The HCM valve is a balanced-line flow control device that requires alternate pressuring on its open and closed hydraulic input lines to shift the sliding sleeve. The balanced piston concept ensures reliable operation, as it provides up to 17,000 lb of force to shift the valve open and closed. However, the design requires two hydraulic lines from the surface. This requirement can become problematic for intelligent well installation in subsea wells, where trees have few available penetration lines. The Glitne A-6H was one such well.

Multiplexing device

Statoil made up the junction to the screens prior to running the system in the well.

Click here to enlarge image

To address this issue without sacrificing the inherent reliability of a balanced hydraulic actuator, Statoil used a multiplexing device known as a Single Line Switch (SLS). A single line runs from the surface to the switch, while two lines run from the switch to the HCM+. By applying hydraulic pressure from the surface, the switch diverts flow to one hydraulic line and shifts the HCM+ open. Bleeding pressure off and re-pressurizing the control line at surface drives the valve closed. Vent fluid discharges to the annulus. Thus, a single zone requires only a single hydraulic line penetration, while a two-zone completion would require only two lines from surface rather than four. The SLS is designed and tested to be actuated once per month for up to 10 years. It can withstand 10,000 psi control line pressure, 7,500 psi annulus and tubing pressure, and temperature range of 40-325° F.

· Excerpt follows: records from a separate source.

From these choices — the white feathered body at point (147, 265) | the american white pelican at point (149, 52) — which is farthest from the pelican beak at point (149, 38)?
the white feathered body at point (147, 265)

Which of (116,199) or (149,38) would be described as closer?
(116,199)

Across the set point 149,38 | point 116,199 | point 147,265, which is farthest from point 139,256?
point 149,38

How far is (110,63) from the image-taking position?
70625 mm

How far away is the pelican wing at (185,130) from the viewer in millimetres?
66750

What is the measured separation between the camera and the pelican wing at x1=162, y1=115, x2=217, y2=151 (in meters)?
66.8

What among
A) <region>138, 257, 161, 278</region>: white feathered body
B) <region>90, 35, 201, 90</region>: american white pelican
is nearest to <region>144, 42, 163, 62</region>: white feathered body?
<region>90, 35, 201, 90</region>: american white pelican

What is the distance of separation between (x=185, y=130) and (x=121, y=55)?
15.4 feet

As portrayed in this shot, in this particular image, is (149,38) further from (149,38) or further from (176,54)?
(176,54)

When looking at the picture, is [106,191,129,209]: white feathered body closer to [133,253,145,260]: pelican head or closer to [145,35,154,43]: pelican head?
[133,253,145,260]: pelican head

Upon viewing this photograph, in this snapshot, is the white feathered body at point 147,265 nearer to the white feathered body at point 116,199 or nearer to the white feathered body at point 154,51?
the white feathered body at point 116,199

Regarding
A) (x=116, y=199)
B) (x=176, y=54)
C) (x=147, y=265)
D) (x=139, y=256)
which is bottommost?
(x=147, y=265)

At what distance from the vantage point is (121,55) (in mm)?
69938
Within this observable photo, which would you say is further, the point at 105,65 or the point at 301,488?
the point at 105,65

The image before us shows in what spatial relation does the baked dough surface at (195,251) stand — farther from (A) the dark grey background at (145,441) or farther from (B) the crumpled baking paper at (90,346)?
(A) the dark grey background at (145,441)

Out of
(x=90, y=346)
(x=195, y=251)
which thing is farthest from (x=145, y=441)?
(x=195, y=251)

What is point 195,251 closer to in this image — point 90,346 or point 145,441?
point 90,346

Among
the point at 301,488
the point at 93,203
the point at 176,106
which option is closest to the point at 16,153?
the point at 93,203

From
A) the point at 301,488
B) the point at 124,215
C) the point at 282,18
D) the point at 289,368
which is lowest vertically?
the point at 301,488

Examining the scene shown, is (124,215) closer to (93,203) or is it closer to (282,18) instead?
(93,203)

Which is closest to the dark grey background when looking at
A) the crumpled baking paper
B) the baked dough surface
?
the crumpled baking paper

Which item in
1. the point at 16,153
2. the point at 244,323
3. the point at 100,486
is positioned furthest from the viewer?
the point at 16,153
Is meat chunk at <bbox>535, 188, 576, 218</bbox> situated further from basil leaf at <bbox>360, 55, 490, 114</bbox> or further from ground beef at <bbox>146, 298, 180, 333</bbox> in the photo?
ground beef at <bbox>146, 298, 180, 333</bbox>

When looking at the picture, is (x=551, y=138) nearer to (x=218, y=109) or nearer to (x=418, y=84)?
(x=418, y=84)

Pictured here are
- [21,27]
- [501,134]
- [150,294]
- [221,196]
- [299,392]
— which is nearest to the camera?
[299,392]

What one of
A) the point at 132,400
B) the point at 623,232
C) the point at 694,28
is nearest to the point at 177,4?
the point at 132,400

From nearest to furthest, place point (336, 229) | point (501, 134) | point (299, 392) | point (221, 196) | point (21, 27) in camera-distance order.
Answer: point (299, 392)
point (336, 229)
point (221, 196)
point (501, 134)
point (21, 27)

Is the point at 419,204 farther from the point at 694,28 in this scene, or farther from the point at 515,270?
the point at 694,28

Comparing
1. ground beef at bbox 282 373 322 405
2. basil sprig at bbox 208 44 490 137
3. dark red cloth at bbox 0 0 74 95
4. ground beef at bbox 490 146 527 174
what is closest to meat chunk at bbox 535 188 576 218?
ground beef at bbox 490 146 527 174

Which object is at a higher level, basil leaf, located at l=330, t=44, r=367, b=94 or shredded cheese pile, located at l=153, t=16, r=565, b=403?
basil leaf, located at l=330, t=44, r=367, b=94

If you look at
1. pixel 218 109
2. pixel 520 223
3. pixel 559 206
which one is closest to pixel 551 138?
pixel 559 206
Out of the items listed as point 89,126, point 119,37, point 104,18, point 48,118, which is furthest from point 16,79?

After Statoil completed the Glitne A-6H multilateral system, the crew installed the InForce system with SLS, production packers, gas lift valves, and safety valves. The company cleaned up and production tested the well by individually flowing from each lateral. The use of a single hydraulic line to surface ensures that running time for the intelligent well is similar to that of a conventional completion.

The final result was a dual lateral well with remotely controlled lateral production that would have been uneconomical to drill and complete using a conventional configuration of two single laterals. Based on the success of this well, additional multilateral installations are being considered for the Glitne field.